» Problem to work on
Repeat word for word the part of the records that opens with the line containing "What is the measurement" and continues through the end of the records.

» Information provided
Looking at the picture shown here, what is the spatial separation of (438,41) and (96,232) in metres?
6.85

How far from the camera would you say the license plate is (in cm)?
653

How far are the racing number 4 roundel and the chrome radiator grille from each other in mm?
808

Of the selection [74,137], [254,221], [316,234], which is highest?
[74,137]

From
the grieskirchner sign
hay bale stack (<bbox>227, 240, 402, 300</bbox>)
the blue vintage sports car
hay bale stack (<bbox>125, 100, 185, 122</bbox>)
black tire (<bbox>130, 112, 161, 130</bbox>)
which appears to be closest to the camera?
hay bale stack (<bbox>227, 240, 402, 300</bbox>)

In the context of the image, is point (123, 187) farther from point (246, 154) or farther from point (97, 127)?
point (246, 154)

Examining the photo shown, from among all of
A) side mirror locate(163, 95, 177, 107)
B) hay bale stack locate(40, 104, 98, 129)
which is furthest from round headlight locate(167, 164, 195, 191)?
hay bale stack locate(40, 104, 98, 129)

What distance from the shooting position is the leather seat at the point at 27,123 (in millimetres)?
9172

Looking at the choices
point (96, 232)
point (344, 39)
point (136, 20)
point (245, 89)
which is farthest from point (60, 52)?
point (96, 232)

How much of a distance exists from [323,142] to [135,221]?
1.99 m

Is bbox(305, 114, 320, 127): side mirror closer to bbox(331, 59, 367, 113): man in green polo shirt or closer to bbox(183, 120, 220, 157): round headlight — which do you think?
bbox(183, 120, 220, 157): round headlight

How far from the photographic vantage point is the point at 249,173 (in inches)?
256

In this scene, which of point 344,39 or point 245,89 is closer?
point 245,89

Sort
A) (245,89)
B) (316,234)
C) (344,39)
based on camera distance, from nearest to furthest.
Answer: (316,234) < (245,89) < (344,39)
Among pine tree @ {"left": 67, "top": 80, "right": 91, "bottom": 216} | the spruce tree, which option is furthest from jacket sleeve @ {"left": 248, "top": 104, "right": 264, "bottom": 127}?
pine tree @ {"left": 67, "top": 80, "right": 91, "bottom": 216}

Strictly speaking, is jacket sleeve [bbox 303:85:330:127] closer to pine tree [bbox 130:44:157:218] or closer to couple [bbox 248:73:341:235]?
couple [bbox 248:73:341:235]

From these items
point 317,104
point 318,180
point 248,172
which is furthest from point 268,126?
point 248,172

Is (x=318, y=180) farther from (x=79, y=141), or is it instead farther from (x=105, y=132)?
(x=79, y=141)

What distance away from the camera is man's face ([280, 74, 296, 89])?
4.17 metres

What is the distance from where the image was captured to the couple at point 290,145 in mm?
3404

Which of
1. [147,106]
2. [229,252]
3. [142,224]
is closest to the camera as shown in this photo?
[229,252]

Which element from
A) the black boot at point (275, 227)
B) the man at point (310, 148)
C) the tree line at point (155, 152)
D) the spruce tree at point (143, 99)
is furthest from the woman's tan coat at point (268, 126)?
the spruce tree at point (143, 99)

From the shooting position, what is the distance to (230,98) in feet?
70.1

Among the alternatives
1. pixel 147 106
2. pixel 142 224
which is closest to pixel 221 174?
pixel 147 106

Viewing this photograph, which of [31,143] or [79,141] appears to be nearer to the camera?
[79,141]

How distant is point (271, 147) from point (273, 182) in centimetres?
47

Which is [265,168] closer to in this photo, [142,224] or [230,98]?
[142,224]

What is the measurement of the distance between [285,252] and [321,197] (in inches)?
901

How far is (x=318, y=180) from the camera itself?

» Answer in full
What is the measurement of the distance between [285,252] and [321,197] (in inches)?
901

How far is (x=318, y=180) from the camera itself?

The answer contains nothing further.